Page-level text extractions
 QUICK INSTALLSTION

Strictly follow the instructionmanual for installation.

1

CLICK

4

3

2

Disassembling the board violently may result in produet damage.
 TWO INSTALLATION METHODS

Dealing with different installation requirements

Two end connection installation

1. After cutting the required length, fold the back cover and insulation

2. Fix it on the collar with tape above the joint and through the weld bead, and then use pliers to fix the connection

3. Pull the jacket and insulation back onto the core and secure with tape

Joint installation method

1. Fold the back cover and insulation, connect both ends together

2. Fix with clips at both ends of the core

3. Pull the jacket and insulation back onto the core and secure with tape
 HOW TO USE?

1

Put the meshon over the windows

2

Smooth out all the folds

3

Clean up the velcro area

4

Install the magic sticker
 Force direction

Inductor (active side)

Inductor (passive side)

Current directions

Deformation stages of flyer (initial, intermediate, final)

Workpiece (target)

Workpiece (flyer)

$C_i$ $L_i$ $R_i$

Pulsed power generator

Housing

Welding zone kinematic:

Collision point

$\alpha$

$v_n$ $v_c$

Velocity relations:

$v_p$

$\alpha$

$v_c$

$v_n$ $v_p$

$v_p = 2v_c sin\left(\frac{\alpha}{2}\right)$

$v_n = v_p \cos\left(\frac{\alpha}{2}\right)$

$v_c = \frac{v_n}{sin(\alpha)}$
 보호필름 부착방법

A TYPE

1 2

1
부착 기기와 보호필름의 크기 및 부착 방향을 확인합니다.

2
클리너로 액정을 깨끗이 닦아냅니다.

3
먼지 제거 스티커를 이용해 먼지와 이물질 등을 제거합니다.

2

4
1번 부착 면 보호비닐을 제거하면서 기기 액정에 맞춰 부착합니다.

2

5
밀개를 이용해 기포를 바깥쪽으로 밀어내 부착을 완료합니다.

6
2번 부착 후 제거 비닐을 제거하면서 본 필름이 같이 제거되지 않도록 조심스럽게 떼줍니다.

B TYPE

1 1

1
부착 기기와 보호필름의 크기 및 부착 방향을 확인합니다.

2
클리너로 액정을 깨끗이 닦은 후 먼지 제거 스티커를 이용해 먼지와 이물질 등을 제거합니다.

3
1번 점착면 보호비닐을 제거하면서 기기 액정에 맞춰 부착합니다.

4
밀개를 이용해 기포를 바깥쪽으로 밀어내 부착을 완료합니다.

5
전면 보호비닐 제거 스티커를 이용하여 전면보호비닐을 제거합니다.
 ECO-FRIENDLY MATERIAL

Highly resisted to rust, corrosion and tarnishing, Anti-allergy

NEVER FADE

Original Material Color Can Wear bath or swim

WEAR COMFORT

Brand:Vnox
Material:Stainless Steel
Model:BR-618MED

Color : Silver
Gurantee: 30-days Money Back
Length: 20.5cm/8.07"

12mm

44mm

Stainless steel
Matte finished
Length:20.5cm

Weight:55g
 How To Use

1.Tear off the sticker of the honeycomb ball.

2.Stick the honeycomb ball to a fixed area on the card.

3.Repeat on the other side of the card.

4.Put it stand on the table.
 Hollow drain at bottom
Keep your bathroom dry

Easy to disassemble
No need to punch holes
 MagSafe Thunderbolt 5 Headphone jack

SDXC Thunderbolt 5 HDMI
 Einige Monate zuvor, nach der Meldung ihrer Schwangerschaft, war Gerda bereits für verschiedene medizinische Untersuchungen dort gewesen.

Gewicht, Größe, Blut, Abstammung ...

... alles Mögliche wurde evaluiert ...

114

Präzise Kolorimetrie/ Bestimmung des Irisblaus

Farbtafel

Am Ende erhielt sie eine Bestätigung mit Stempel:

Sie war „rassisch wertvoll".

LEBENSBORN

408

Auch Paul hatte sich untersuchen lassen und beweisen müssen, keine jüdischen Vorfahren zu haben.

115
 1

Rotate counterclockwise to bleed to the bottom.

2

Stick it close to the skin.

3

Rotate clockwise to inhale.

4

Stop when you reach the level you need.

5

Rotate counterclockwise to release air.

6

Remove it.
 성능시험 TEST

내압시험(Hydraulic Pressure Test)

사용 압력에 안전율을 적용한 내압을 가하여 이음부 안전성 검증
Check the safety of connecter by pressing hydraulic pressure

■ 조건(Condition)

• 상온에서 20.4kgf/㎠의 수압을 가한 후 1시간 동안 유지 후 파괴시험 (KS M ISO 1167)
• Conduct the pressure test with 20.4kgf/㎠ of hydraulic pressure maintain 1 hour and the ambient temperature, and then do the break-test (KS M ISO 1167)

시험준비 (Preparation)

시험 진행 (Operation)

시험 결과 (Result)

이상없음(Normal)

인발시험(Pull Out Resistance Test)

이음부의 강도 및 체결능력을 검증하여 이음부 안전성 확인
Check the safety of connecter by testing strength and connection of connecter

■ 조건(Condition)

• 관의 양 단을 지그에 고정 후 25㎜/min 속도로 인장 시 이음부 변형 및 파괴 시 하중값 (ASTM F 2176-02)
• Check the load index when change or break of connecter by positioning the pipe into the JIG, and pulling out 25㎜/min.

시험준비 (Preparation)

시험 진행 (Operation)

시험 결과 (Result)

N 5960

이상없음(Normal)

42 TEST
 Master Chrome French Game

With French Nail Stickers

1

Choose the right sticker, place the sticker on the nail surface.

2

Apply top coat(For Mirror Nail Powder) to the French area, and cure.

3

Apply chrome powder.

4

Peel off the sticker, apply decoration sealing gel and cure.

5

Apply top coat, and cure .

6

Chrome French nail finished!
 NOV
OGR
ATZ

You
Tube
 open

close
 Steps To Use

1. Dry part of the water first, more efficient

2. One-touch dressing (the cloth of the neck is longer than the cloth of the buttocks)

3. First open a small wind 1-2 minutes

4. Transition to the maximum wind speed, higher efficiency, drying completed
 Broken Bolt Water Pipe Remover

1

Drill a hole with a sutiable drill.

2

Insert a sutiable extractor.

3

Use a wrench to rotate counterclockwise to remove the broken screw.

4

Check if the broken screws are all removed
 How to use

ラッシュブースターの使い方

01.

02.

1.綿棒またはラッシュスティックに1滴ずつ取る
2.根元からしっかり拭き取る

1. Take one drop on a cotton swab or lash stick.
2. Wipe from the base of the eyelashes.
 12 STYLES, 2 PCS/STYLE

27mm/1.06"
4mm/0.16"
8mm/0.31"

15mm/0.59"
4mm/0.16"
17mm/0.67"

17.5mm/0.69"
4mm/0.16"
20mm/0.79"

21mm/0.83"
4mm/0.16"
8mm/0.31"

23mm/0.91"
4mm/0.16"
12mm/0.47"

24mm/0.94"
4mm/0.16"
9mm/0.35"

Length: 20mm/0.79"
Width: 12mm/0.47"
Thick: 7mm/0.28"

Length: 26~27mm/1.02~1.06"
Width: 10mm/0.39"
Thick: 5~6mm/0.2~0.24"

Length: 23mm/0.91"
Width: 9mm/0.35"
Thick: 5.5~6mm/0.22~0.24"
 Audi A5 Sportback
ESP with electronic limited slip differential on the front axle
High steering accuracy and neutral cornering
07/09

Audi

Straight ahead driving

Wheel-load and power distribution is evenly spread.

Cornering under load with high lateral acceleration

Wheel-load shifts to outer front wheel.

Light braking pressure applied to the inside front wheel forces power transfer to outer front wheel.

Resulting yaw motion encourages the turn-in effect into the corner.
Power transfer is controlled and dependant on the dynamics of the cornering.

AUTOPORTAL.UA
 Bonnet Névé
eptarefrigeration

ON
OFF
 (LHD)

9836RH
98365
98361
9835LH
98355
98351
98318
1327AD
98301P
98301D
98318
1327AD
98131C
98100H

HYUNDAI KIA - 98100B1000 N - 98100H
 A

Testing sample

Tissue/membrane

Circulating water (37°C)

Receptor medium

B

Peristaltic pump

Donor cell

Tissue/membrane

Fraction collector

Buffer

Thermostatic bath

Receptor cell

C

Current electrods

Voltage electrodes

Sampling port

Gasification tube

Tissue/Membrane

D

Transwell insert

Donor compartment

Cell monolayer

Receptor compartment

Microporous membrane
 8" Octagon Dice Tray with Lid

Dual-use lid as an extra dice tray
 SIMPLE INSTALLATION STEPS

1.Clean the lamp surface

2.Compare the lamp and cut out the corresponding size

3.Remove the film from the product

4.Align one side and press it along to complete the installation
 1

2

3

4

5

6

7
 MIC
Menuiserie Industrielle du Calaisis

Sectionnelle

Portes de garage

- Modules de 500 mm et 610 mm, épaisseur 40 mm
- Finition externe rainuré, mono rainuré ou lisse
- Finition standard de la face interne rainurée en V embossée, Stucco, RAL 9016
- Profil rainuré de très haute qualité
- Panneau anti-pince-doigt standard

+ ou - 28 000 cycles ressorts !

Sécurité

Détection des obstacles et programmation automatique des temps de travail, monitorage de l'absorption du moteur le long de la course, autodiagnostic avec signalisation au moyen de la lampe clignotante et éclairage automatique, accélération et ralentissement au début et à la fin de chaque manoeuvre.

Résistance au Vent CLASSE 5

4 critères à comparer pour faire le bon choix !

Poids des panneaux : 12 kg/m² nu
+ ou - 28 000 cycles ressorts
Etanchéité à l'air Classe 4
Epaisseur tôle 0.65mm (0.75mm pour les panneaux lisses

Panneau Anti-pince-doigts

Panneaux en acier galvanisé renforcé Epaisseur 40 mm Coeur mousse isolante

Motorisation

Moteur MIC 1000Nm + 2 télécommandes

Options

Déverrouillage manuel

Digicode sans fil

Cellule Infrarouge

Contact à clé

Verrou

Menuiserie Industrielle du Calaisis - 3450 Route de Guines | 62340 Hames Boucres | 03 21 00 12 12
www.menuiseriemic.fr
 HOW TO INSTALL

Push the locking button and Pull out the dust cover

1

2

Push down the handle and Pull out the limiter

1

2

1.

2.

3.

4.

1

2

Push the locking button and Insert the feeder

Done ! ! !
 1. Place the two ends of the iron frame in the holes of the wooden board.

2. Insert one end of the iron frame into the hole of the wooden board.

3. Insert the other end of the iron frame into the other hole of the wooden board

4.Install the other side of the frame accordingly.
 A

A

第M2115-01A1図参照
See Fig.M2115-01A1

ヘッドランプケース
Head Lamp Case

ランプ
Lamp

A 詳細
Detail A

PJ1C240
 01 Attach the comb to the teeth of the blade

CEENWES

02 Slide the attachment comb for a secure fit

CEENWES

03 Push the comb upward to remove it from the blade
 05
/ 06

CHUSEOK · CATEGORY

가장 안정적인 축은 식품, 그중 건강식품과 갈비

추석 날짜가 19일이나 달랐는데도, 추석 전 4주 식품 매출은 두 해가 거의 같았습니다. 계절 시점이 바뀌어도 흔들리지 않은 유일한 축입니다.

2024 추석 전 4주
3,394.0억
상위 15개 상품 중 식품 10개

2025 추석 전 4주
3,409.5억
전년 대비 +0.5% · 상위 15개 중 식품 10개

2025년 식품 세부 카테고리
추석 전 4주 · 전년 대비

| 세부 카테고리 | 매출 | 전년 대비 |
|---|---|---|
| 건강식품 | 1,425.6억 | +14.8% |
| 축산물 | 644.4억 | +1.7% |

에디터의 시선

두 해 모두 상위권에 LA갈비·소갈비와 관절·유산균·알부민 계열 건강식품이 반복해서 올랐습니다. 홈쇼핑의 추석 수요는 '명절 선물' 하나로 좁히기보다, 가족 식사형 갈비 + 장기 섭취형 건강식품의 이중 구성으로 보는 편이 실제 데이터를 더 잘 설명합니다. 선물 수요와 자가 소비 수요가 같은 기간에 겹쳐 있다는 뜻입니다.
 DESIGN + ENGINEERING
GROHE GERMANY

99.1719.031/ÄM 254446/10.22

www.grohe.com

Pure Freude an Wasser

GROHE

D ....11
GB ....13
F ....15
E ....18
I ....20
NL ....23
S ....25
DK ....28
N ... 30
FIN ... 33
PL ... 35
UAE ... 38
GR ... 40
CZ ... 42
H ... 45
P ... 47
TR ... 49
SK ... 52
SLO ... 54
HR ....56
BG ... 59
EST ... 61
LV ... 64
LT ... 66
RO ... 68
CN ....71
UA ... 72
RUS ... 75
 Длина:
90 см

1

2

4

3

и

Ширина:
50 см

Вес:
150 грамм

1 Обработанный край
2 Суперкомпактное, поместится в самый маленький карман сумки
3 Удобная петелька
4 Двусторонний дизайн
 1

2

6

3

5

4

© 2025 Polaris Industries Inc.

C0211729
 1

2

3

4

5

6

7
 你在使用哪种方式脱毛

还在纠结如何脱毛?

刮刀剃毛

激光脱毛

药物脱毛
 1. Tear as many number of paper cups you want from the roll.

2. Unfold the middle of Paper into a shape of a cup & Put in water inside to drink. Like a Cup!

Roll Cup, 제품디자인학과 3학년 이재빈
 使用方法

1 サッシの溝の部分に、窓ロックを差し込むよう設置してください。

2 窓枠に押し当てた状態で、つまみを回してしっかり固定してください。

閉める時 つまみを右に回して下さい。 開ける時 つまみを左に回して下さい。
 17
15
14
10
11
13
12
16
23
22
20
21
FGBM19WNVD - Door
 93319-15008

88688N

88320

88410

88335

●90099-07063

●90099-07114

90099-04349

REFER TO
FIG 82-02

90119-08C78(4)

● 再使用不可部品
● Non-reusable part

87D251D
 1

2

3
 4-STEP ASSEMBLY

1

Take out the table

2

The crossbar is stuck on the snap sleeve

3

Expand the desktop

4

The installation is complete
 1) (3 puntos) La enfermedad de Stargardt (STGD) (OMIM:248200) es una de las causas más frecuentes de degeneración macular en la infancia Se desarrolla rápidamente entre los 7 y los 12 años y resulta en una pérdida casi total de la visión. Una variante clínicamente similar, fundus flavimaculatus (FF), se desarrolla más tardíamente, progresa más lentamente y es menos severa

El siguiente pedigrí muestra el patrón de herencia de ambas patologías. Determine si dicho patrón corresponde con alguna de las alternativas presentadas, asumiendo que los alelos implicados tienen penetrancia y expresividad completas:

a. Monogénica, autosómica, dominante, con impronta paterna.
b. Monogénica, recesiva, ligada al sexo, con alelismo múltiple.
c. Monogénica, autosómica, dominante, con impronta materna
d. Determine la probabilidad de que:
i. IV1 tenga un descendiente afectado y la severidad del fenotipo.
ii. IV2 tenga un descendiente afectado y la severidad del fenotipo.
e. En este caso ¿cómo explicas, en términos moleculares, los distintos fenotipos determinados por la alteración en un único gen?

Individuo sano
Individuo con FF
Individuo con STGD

▸ Task brief
Each line in the entries above that includes the string "table" should be extracted.

▸ Solution
4.Put it stand on the table.
Take out the table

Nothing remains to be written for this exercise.